Copy out exactly the lines from the one containing "scientific name: Bos taurus" to the end of the records below, both included, and nothing else.
_ _ _ _ _ _ _
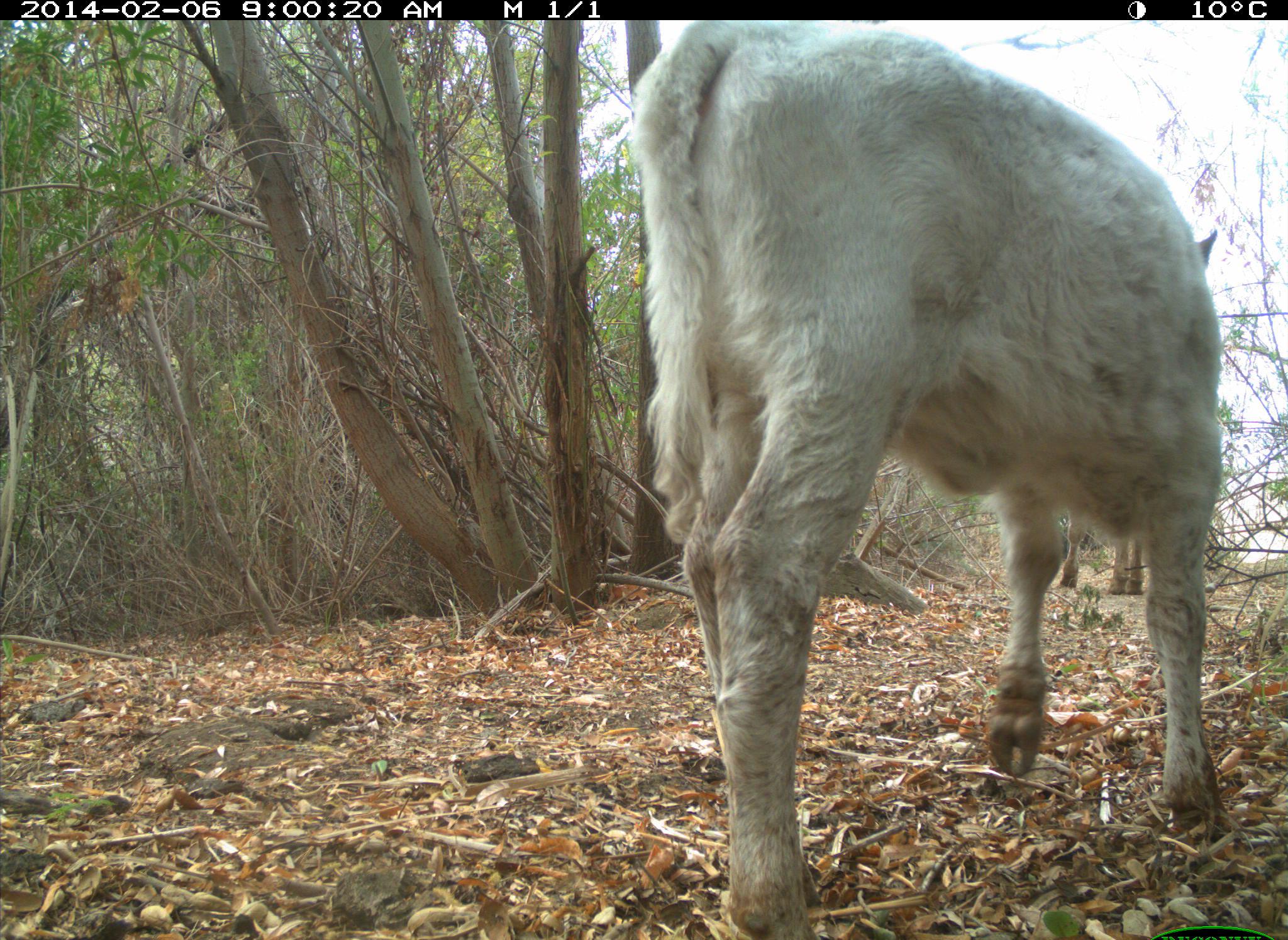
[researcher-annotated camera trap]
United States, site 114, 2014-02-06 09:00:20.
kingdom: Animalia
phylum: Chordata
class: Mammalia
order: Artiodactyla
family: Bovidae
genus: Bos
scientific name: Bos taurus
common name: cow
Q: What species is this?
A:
_ _ _ _ _ _ _
- Written answer
scientific name: Bos taurus
common name: cow
Q: What species is this?
A:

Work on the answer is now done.